▸ Written instruction 1
Transcribe the part of the Gaggia forum thread between "My plan is to" and "buy them from.", inclusive.

▸ Given text

# Gaggia 75 year Exhibition



## ERBeadle (May 2, 2010)

I am here to help anyone with Gaggia, Saeco and Caffitaly machines. I have 21 years experience with Gaggia as former MD of Gaggia UK and also as MD for Caffe Shop Ltd, we specialise in Gaggia machines.


----------



## Glenn (Jun 14, 2008)

Welcome to Coffee Forums UK

Nice to have a wealth of experience joining. Many of our members currently own, or started off with Gaggia machines.


----------



## Wren (Oct 2, 2013)

Hello and thanks for offering help - I posted the item below on the technical forum and I was referred to you on the new members' forum within the hour.

I've been given a wonderful Gaggia TS machine which is 10 years old, has been broken for 4/5 years but I'm certain it can be repaired. The only missing part is the filter holder and handle. There is a small leak at the brass outlet connection just to the left of the element (connects with the hot water tap) which seems straightforward to fix with a spanner and some ptfe tape and this will be affecting pressure. However the faults are more serious I think:

When I turn it on the light flicks red which is correct

The light stays on if there is no water in the tank which is correct

The boiler fills from the tank ok and I've tested the level sensor on the boiler and it seems to work ok.

The boiler heats up, but only occasionally... more often there is just no power to the element

The boiler will heat up sometimes and turn off for no apparent reason. Don't think the anti vacuum valve is stuck but it may be

The boiler will occasionally build pressure to the extent that I can test the steam and water taps which work and see that the pressure sensor gauge works

The group heats with the independent element (nice) and water will flow when I turn on the group switch.

I suspect the issues might be: controller, solenoid, pressure stat, HX/element problem.

My plan is to resolve the issues and buy/ install the right components and then restore before use.

However I have no idea how to test the components, in what logical sequence or where to buy them from.

I'd really appreciate help from someone who understands these machines. I'm very practical and can do most things with some guidance.

With many thanks!


----------

▸ Working data
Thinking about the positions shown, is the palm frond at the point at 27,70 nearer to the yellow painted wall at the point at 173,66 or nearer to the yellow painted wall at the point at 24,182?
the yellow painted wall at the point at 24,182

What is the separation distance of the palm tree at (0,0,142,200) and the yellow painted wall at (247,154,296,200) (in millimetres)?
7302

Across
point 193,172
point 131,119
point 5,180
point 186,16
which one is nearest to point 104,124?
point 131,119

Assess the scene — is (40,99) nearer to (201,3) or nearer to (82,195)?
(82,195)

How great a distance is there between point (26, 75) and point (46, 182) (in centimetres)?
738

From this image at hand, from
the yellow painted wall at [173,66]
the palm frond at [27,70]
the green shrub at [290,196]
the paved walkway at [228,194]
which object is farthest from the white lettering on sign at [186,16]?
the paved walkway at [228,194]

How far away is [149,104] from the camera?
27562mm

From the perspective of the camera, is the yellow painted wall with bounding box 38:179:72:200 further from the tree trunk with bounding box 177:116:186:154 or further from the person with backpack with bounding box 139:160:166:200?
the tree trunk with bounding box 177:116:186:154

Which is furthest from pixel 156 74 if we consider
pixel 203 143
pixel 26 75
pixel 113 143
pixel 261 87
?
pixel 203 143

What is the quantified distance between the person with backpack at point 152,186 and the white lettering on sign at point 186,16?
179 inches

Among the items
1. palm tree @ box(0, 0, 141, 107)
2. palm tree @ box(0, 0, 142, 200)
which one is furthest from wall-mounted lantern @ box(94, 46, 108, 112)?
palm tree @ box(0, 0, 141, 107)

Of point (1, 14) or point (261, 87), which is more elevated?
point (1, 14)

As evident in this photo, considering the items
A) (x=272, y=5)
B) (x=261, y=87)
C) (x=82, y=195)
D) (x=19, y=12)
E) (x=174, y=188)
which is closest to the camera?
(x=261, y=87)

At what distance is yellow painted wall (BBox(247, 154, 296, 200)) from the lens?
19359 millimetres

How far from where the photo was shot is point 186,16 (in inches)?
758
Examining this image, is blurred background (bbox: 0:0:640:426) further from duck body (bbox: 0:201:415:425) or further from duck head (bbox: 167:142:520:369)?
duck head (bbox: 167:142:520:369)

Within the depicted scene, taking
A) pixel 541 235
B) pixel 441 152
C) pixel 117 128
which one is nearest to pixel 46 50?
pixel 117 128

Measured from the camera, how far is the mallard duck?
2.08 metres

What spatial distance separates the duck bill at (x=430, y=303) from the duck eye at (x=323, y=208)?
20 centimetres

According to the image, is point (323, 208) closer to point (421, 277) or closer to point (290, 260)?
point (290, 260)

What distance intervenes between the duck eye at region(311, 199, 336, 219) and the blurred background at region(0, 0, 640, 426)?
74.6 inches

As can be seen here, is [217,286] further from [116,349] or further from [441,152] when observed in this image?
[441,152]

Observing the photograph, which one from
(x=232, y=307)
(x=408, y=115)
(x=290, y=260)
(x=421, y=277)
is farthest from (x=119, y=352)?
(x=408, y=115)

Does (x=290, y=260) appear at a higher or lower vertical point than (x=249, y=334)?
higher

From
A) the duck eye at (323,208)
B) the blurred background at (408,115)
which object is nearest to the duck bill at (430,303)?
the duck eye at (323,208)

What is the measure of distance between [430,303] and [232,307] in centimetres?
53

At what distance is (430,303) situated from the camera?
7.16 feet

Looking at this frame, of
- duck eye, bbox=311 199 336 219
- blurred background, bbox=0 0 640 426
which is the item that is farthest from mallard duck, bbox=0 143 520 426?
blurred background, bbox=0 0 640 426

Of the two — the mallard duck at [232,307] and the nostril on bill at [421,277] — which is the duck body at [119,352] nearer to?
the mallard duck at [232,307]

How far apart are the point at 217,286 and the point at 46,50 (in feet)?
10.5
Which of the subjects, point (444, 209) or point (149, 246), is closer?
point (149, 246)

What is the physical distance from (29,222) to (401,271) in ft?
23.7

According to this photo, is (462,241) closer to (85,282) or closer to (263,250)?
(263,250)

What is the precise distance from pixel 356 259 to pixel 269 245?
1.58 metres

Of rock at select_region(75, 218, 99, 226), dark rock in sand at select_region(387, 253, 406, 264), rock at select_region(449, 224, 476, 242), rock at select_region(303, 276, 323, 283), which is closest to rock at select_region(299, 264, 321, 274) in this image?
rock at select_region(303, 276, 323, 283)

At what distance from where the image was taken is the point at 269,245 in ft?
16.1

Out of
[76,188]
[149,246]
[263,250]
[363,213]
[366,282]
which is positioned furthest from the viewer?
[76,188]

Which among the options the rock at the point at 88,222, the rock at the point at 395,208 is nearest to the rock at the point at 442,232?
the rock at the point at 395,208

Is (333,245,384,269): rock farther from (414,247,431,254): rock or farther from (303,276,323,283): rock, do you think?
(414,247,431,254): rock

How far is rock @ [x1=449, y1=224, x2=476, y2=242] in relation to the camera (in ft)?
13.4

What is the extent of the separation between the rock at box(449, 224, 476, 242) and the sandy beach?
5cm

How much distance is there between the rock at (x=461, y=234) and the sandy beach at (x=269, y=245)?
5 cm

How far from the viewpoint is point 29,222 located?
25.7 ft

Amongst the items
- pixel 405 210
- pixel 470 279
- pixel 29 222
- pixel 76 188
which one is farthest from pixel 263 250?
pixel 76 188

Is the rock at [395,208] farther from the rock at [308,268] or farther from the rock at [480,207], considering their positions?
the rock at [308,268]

▸ Written instruction 2
Rewrite the lines of the listing between the line holding "Is the rock" and the end of the listing, inclusive, substituting "given" for "considering" and keeping everything else unchanged.

▸ Exercise result 1
My plan is to resolve the issues and buy/ install the right components and then restore before use.

However I have no idea how to test the components, in what logical sequence or where to buy them from.

▸ Exercise result 2
Is the rock at [395,208] farther from the rock at [308,268] or farther from the rock at [480,207], given their positions?
the rock at [308,268]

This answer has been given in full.